The RL region in mice integrates visual input from V1 with signals related to movement and task demands[
32]. In this regard, RL plays a functional role analogous to the parietal cortex in primates, facilitating visuomotor coordination[
33]. The bi-directional transformations observed between RL and V1 indicate a shared encoding of information between the two regions. V1 acts as a primary sensory area providing input to RL, which in turn serves as a higher-order region that modulates V1. This recurrent loop aligns with predictive coding theories, which propose that visual processing relies on a reciprocal interaction between brain regions and across hierarchical levels[
34].
The link between neural dynamics and information processing shown here aligns with existing computational theories. For instance, the efficient coding hypothesis proposes that neural systems adapt their responses to match the statistical structure of sensory input[
35]. In our framework, entropic and expectation flow achieve this adaptation by adjusting the spread and mean of neural activity distributions to match ongoing conditions. In communication-through-coherence (CTC) models[
36], information is most effectively exchanged between two brain regions when the signals from one arrive at moments when the other is most responsive — i.e., when its neurons are closer to firing. In the context of our work, times of unpredictable sensory stimuli are associated with a dominant entropic flow, which in turn increases the range of available signal responses. On the other hand, times of predictable activity during e.g., task focus are associated with a dominant expectation flow, which shifts responses towards relevant signal averages.

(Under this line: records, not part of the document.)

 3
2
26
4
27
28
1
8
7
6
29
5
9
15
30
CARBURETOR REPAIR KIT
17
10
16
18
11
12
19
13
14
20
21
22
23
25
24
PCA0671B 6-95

Neuroscience studies often employ methods such as Granger causality[
37] and mutual information[
38] to quantify statistical dependencies between activity in pairs of brain regions. These approaches indicate whether activity in one region predicts activity of another, but they do not specify the form of the transformation linking the two. Our framework addresses this gap by modelling how one region’s probability distribution is geometrically transformed into that of another. The orthogonality of entropic and expectation flows further ensures (under the assumption of Gaussianity) that these transformation components can be interpreted independently.
In summary, we introduce a framework that decomposes information-geometric transformations between neural probability distributions into information-theoretic flow components. We demonstrated this in the murine visual cortex. However, the approach is applicable to any system from which probability distributions can be estimated. For example, it can be used to characterise transformations between different neuroimaging modalities, revealing scale-dependent aspects of neural organisation. Alternatively, our methodology can be used to detect disease progression, for instance in disrupted network coordination in epilepsy[
39] or in altered representational scaling in Alzheimer’s disease[
40]. By linking geometric transformations directly to information-theoretic content, our framework provides a versatile method for testing theories of neural function across species, modalities, and scales.